[Exercise passage — start]

Do you need to renew your car insurance policy? Before you sign or buy anything, there are a few things to consider when renewing an auto policy, repricing or shopping around for cheaper rates, or looking to review and possibly change coverage limits under your current auto policy.
- It is suggested you should try to get the most coverage for your budget. Some coverage options are more important than others, so prioritize them and know that some things may have to wait or be included later.
- Consider the other people in your household who have their own vehicles and auto insurance policies, as well as how much time everyone in your household typically spends on the road each week or month.
- Even if you do not have multiple vehicles, do not waive stacking. Stacking allows you to literally stack UM and UIM benefits on top of other benefits thereby multiplying the benefits by the number of cars and/or polices. Stacking might allow you to collect additional UIM benefits in certain circumstances even from other policies even if you only have a single car insured.
- Select Full Tort whenever possible. This allows you to recover for pain and suffering without having the hurdle of proving you suffered serious injuries of having sustained a serious impairment of a life function or permanent disfigurement such as a noticeable scar. The term “full coverage” does not apply necessarily to you as it may imply coverage on the vehicle. Again, request or select FULL TORT (not full coverage).
- For liability coverage (or third-party liability coverage), select the most you can afford in coverage to protect you and your drivers for your negligence. The Pennsylvania minimum currently is $15,000 per person and a total of $30,000 per all persons per accident. That amount is generally woefully inadequate. If within your budget, you should consider limits of at least “100/300,” which means $100,000 per person/$300,000 per accident, or even $500,000 as a single limit coverage per accident.
- For Uninsured Motorist benefits (UM) used when the other at-fault driver does not have insurance and for Under-Insured Motorist benefits (UIM) used when the other at-fault driver does not have sufficient insurance coverage, choose the most coverage available to protect yourself, your household members, and occupants in your vehicles. If possible, match the same level of coverage you have selected for third-party coverage. If you selected 100/300 coverage, choose 100/300 UM and UIM coverage as well. If you can afford the premiums, do not sign down to lower UIM and UM limits to save a few dollars. Again, we recommend against signing a form for lower limits than your third-party limits. Also, again, as stated above, you should stack UIM/UM coverage if you have multiple vehicles. Do not sign a waiver of stacking form! And, again, do not waive UM or UIM coverage. Do not sign a waiver of UIM or waiver of UM form!
- For Property Damage coverage, to indemnify you if an accident is your fault, choose at least $50,000 if not $100,000 or more. The state minimum is $5,000, and it does not cover much if you cause damage to another vehicle, truck, bus, or even a house. If you strike a brand-new luxury sedan, hit a telephone pole, knock off someone’s porch, or smash a sewer utility pump alongside the road for instance, then the repair or replacement costs can be overwhelming, and you may remain responsible to pay any difference that your carrier was unable to cover if you exhausted your limit. The more property damage coverage, the better.

[Exercise passage — finish]
[Provided information — start]

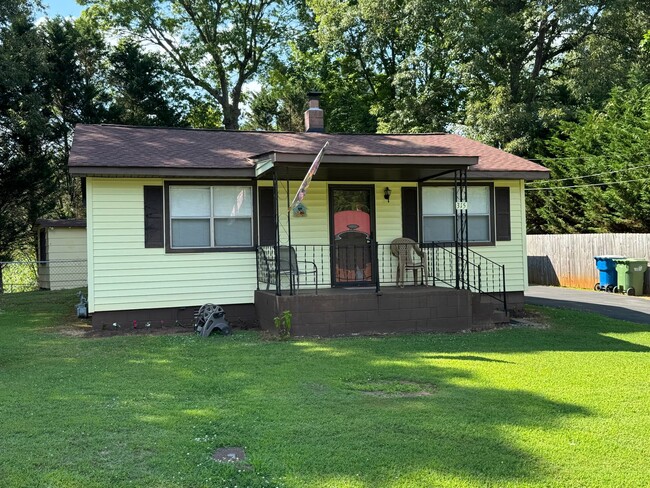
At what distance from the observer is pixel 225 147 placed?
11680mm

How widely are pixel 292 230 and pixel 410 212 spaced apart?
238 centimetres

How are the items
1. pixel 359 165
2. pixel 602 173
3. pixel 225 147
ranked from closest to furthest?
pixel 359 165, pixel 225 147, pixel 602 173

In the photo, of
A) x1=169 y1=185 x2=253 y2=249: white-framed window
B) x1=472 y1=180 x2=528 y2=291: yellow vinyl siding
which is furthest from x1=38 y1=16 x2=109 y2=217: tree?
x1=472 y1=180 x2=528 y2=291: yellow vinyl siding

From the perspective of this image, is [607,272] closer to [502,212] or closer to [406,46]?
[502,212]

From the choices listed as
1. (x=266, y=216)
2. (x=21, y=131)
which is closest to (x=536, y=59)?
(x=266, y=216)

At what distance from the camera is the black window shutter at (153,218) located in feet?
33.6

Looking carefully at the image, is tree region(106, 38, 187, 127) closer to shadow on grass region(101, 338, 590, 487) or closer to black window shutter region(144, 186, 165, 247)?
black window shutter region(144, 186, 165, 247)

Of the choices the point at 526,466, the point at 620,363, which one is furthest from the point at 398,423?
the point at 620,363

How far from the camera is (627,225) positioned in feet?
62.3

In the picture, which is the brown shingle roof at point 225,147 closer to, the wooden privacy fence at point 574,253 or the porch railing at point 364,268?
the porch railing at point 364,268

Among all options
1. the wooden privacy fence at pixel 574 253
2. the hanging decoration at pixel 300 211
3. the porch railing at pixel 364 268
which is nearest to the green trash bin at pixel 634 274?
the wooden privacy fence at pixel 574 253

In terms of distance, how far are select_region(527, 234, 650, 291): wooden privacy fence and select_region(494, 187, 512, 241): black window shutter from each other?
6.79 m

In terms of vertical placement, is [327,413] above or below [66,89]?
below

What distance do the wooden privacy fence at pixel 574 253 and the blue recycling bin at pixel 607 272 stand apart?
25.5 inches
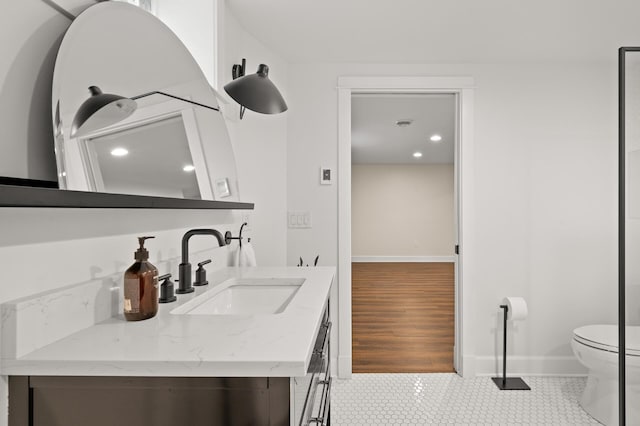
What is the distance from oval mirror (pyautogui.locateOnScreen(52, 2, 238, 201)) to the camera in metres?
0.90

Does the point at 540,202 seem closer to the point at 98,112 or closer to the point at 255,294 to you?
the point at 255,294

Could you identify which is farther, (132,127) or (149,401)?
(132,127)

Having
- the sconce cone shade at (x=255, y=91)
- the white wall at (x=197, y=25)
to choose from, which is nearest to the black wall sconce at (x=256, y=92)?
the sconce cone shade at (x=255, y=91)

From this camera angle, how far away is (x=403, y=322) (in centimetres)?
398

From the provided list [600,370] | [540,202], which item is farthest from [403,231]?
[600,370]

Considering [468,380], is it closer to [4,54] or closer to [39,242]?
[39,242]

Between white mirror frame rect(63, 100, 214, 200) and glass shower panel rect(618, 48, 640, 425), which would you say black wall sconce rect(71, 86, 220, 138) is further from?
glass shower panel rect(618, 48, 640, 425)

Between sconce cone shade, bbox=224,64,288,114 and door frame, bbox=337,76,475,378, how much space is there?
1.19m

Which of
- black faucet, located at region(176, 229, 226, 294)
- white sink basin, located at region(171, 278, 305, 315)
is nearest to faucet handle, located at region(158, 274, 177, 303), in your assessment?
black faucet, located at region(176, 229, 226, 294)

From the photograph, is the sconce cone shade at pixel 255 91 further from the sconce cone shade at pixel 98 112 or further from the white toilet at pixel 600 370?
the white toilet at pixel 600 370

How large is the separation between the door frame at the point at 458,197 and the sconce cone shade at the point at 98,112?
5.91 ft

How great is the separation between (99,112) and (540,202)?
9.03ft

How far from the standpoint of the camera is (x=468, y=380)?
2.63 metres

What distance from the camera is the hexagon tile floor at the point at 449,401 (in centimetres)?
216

[Provided information — finish]

> **Problem details**
Reproduce the car insurance text word for word between "Do you need" and "week or month.", inclusive.

> **Task output**
Do you need to renew your car insurance policy? Before you sign or buy anything, there are a few things to consider when renewing an auto policy, repricing or shopping around for cheaper rates, or looking to review and possibly change coverage limits under your current auto policy.
- It is suggested you should try to get the most coverage for your budget. Some coverage options are more important than others, so prioritize them and know that some things may have to wait or be included later.
- Consider the other people in your household who have their own vehicles and auto insurance policies, as well as how much time everyone in your household typically spends on the road each week or month.